On January 1 of each year, new legislation comes into force. So what’s new in German civil procedure?
Not a lot, really: First, there are the new rules on withdrawing appeals before the Federal Supreme Court (Bundesgerichtshof) which are designed to make it more difficult to prevent unfavourable precedents. As of January 2014, a party to appeal proceedings (Revision) pending before the Federal Supreme Court can no longer unilaterally prevent a judgment from being given, once the oral hearing (mündliche Verhandlung) has commenced. If the party roles are reversed, then the acknowledgement of a debt will only result in s short form judgment without legal reasons, if the other party agrees.

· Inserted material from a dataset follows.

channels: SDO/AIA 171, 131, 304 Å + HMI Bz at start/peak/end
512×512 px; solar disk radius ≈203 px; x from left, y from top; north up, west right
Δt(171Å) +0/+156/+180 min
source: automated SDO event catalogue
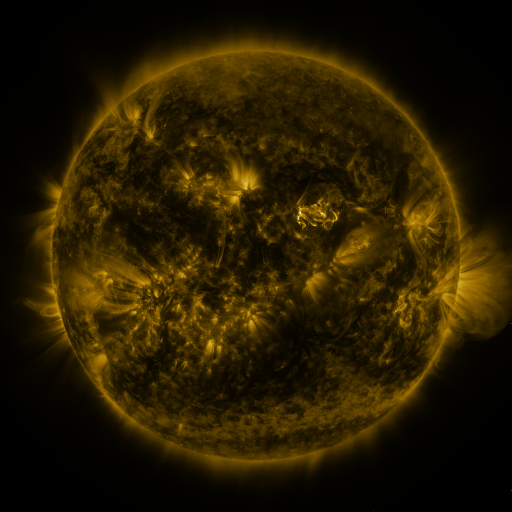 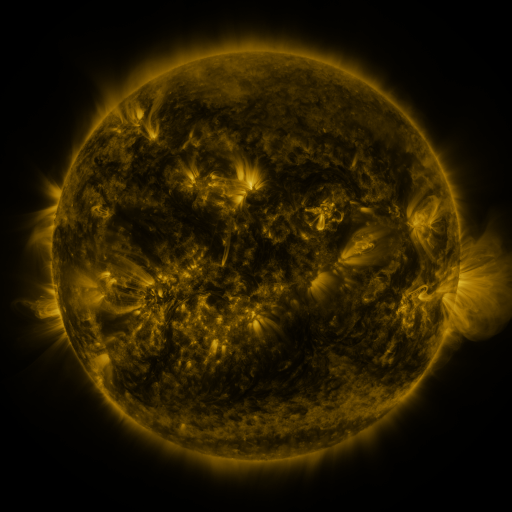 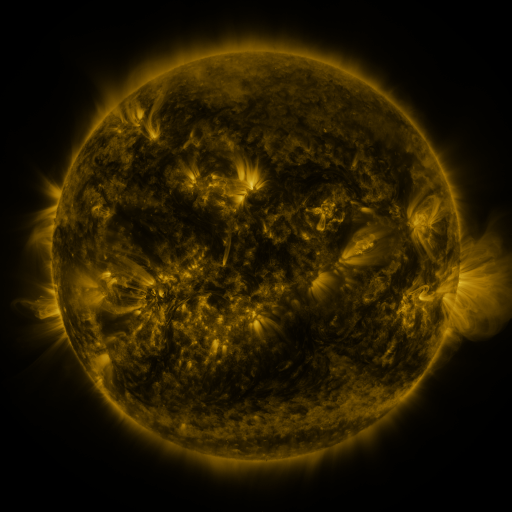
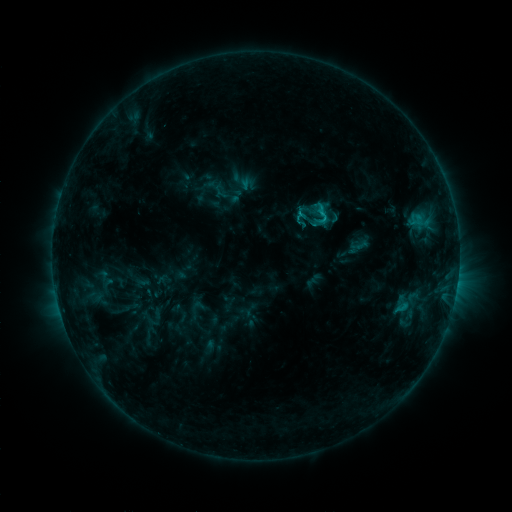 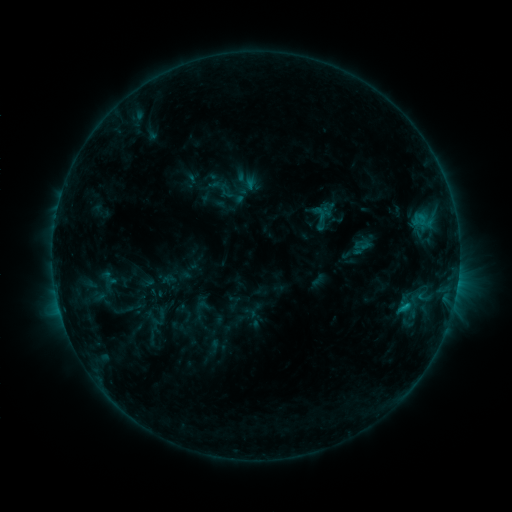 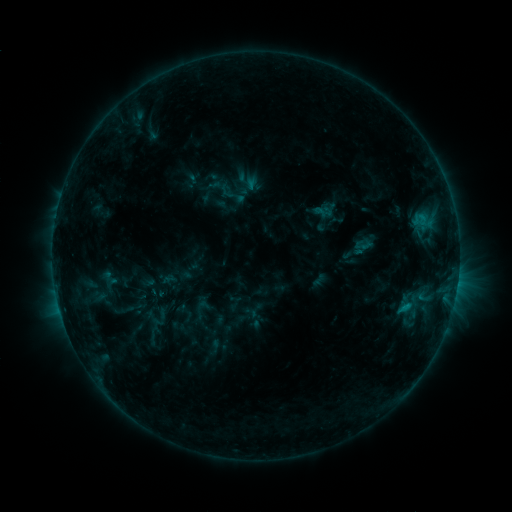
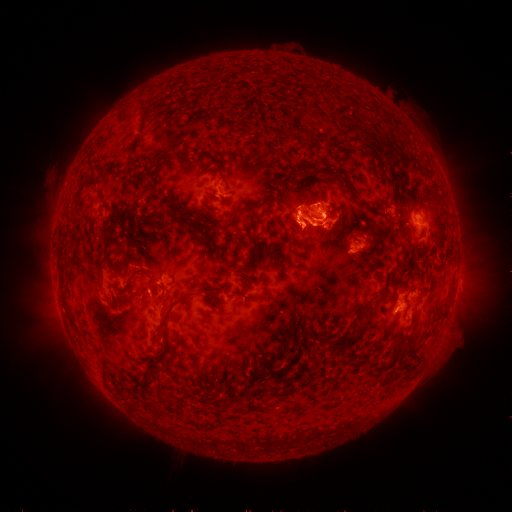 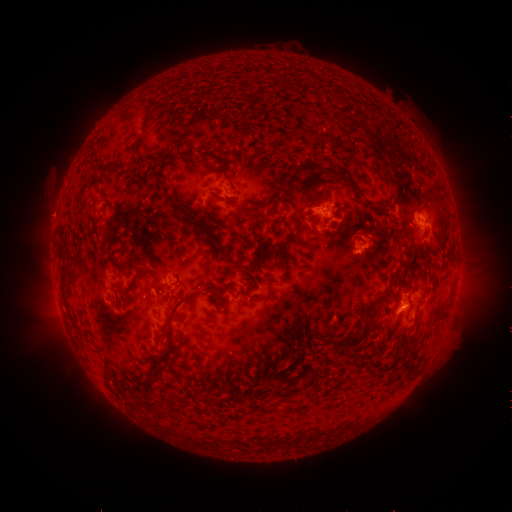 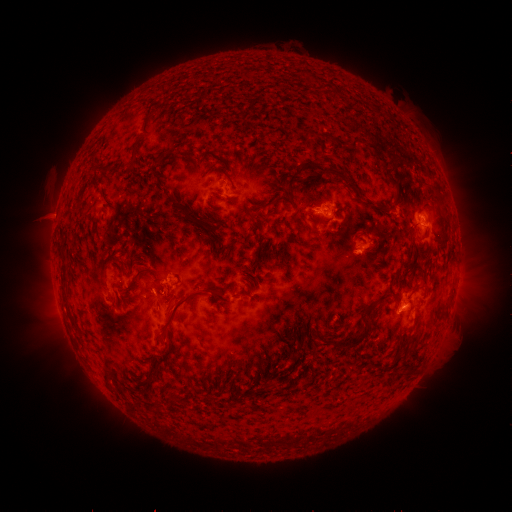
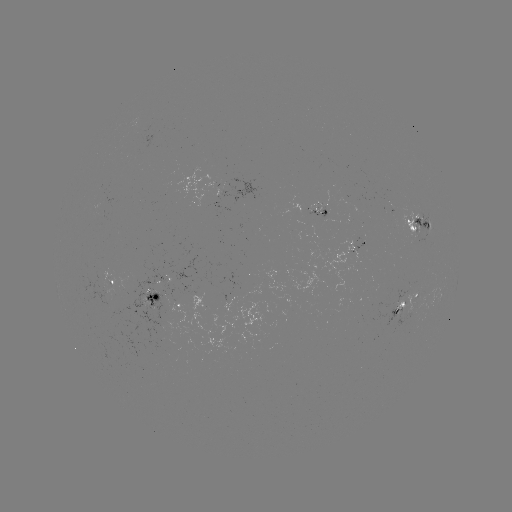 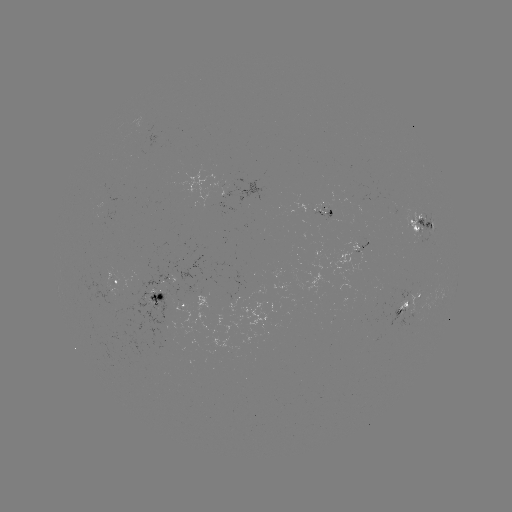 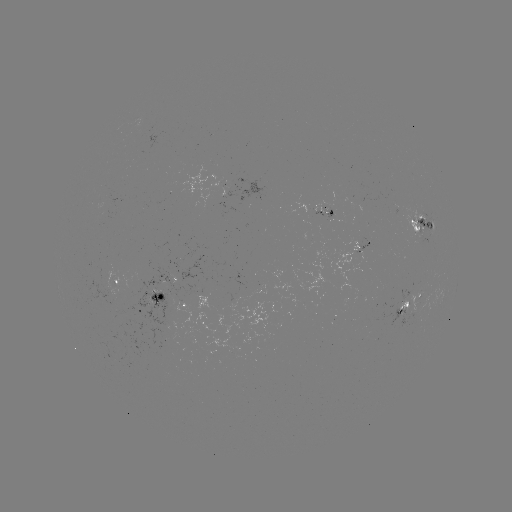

As previously discussed in more detail, the law makers did react to a practice of corporate defendants, mainly from the financial services sector, to withdraw their appeal (Revision) before the Federal Supreme Court (Bundesgerichtshof) once it becomes clear that the court will find against them to avoid a judgment that could serve as precedent against them.

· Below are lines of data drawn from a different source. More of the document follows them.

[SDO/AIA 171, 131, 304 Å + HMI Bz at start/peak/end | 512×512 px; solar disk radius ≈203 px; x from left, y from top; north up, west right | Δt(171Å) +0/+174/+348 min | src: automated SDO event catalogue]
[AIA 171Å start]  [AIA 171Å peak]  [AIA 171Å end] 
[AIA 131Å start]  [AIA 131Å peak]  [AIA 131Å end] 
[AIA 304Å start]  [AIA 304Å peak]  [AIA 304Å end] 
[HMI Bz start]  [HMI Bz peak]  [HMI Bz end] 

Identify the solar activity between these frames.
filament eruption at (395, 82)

Secondly, certain types of judgments and orders, including cost orders, must now contain information on the legal remedies that are available (Rechtsbehelfsbelehrung) against that decision. A new Sec. 232 ZPO has been introduced to that effect, and similar provisions added in other parts of the Code. However, in commercial litigation, this will be of limited relevance. The provision mainly applies in proceedings where representation by lawyers is not mandatory (Anwaltsprozess). In litigation commencing before the district courts (Landgerichte) however, representation by a lawyer is mandatory. The district courts generally have jurisdiction for all matters where the amount in dispute (Streitwert) exceeds EUR 5,000 (Sec. 23, 71 Courts Constitution Act, Gerichtsverfassungsgesetz).